***** RECORD SET
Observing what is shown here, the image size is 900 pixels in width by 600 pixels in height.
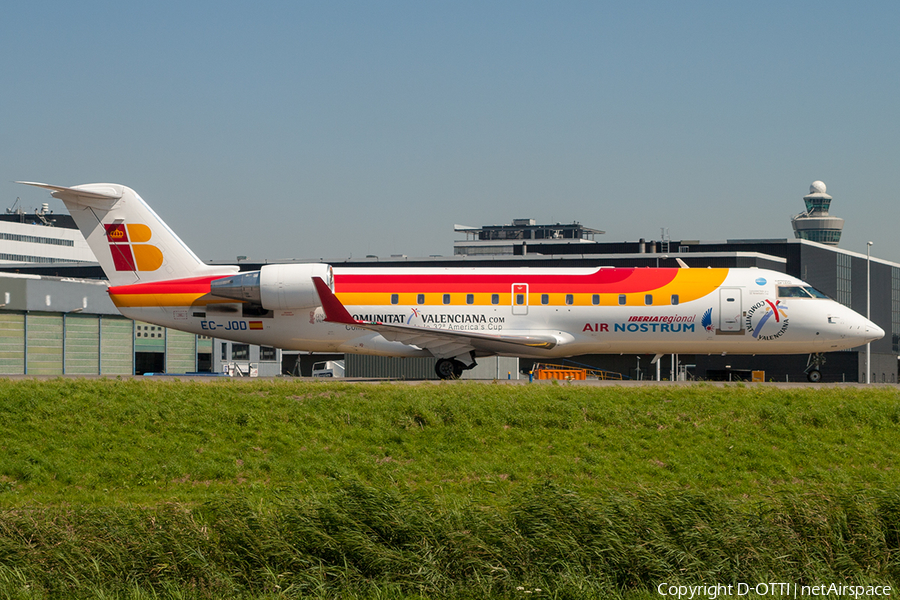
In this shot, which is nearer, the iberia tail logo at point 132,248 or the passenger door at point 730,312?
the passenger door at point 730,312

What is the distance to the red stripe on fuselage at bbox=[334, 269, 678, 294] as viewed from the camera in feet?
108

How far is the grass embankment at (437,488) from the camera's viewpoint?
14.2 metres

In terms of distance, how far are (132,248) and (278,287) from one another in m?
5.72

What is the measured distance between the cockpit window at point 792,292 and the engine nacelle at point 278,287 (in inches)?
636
**********
***** RECORD SET
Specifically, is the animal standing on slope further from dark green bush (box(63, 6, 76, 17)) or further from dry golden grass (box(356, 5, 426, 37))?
**********
***** RECORD SET
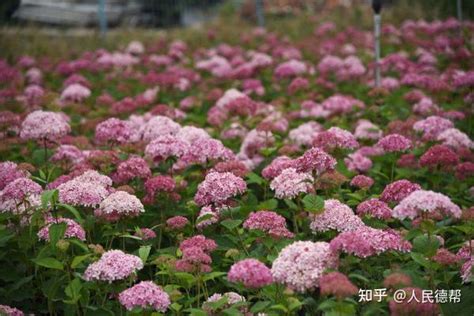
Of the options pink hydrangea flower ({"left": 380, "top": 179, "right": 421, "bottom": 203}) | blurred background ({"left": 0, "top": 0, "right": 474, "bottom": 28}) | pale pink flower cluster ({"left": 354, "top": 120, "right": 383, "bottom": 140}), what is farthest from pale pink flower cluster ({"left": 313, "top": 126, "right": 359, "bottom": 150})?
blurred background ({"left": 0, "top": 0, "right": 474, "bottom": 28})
**********
▸ TASK TO COMPLETE
Return every line of the records above that contains the word "background".

▸ IN RESPONSE
Of the options pink hydrangea flower ({"left": 380, "top": 179, "right": 421, "bottom": 203}) | blurred background ({"left": 0, "top": 0, "right": 474, "bottom": 28}) | pale pink flower cluster ({"left": 354, "top": 120, "right": 383, "bottom": 140}), what is farthest from pale pink flower cluster ({"left": 313, "top": 126, "right": 359, "bottom": 150})?
blurred background ({"left": 0, "top": 0, "right": 474, "bottom": 28})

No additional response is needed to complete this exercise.